If you didn't clear the system using package management then there may be dangling symlinks (unlikely), user-configured shell aliases (unlikely) or scripted location replacements (highly unlikely) pointing to the previous binary location. More likely, if in your user account `echo $PATH` shows to have /usr/sbin before /usr/local/sbin (which makes sense efficiency-wise), then the shell will try to exec the binary in /usr/sbin as long as it's hashed in your current shell session. Logging out and back in should fix hashing but exporting your PATH statement, placing /usr/local/sbin before /usr/sbin, should fix execution problems.

hogar.strashni 02-09-2011 07:44 AM

You were right, all I needed to do is to logout, so hash could be emptied.

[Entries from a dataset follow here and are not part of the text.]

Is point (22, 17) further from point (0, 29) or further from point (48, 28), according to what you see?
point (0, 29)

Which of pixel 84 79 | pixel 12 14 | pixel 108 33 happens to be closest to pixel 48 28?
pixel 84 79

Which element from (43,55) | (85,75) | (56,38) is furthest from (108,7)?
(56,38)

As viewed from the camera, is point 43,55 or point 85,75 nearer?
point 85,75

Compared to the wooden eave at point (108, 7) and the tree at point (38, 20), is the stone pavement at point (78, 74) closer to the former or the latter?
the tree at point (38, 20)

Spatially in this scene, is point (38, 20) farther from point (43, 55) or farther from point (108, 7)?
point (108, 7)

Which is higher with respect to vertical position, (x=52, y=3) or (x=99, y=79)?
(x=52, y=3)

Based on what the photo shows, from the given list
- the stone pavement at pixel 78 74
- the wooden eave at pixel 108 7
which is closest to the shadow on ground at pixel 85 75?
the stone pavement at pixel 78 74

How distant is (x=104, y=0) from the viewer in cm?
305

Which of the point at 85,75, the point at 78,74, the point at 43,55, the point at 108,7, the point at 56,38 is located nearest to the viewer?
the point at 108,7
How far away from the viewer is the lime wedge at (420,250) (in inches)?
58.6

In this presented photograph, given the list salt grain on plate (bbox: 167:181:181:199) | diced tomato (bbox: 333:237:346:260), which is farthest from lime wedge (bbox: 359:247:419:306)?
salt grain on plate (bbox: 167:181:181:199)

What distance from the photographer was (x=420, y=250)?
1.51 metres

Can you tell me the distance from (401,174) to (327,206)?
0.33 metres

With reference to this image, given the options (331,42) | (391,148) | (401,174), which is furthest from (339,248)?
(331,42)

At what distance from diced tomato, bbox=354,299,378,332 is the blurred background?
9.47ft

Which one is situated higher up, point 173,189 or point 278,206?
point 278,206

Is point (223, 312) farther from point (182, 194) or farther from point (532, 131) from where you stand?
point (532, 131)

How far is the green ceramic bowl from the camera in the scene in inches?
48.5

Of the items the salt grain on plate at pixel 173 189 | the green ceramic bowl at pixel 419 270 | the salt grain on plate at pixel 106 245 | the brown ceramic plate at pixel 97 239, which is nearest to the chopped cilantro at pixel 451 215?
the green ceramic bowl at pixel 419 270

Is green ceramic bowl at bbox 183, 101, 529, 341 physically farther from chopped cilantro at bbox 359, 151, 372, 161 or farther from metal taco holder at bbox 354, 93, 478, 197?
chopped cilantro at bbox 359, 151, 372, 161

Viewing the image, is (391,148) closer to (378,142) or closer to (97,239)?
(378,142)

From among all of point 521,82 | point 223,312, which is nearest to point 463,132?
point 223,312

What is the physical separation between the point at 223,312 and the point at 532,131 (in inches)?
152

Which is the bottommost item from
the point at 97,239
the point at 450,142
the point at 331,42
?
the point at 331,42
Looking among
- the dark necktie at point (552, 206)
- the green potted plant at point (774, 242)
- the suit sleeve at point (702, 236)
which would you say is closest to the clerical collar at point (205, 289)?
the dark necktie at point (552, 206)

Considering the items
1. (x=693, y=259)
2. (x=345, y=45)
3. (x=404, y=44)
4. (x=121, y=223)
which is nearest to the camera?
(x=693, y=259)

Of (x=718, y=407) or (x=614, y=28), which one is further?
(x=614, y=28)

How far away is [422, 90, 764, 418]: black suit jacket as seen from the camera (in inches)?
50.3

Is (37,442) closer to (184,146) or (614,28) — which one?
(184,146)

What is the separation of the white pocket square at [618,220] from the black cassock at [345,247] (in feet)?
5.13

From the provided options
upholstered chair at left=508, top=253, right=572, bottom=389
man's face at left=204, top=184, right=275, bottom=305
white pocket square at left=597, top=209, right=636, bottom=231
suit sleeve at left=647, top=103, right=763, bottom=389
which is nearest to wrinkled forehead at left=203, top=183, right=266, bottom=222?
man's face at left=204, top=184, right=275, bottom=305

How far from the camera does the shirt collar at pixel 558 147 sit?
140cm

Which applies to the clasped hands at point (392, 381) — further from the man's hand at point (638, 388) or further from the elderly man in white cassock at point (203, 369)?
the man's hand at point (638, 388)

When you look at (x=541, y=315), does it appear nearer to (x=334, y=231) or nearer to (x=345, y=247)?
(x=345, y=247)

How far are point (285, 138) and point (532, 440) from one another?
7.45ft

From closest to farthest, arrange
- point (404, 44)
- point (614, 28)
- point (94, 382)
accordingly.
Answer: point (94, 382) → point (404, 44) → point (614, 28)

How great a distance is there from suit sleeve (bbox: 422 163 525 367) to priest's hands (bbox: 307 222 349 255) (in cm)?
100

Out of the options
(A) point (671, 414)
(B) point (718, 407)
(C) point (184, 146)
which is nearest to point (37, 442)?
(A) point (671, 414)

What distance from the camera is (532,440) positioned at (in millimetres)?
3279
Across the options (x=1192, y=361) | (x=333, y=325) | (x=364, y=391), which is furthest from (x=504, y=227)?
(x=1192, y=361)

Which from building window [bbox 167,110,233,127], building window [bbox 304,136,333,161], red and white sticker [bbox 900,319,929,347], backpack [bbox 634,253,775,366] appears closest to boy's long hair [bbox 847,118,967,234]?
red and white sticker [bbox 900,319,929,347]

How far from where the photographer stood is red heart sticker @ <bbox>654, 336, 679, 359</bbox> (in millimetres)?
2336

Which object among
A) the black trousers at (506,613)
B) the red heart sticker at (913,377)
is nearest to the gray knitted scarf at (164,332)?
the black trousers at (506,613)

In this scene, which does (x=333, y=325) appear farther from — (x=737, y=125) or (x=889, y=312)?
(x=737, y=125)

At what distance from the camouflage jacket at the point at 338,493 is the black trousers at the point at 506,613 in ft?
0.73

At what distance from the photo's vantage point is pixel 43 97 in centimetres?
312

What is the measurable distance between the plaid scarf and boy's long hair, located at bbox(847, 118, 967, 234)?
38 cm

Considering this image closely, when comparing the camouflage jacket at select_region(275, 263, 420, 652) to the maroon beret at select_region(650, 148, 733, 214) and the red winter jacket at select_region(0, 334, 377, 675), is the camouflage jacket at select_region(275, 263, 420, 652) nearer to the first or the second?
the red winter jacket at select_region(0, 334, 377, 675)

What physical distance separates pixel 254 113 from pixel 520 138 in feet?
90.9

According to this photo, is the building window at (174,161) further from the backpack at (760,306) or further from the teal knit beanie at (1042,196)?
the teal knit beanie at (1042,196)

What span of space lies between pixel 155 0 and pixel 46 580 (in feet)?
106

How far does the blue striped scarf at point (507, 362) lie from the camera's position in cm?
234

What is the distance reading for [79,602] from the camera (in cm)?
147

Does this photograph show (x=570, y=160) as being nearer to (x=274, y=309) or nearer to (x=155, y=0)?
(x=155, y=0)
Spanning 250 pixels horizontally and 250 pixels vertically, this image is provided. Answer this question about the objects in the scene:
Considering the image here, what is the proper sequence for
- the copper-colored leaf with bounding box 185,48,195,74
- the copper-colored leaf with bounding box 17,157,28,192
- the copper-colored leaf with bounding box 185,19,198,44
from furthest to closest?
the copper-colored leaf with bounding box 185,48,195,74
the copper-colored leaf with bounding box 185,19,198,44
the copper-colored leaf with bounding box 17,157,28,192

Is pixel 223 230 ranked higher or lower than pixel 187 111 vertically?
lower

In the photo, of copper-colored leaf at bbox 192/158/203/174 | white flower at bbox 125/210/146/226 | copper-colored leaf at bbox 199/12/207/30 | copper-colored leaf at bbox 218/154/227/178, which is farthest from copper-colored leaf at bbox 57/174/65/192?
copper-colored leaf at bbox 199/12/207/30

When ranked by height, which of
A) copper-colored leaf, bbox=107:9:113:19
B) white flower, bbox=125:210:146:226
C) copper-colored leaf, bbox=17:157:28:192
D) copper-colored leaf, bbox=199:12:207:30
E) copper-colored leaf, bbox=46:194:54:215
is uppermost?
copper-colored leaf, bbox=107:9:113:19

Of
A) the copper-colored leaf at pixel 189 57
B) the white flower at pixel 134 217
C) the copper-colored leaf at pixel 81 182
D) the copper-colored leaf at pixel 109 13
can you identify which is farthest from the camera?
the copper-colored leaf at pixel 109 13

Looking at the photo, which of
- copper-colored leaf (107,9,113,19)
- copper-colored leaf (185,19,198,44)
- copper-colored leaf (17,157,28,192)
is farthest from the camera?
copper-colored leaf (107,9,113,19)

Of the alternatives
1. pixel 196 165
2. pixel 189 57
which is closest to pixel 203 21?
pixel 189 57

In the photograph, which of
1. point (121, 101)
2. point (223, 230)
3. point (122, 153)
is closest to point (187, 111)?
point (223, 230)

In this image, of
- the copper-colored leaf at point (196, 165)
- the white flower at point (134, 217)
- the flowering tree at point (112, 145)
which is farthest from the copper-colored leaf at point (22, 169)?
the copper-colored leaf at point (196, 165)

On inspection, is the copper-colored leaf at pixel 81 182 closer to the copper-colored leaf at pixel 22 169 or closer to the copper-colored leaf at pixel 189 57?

Everything works just fine now.

Quote:

you could have avoided all of this if you would just have created the required packages then upgrade them instead of installing from source
I searched the web for how to make rpm from source and easily found a lot of materials about it. Thank you very much for the hint :)
Quote:

In the end it's PEBCAK and not a problem with the OS or any userland packages
I didn't think it was OS, I thought it was person in tcpdump team responsible for "make". All right, maybe I am P that EBCAK :), but shouldn't "./configure && make && make uninstall" clean the system of ALL the files "make install" injected during installation?!? What did I miss, or did wrong, so it is my fault, that it wasn't uninstaled properly???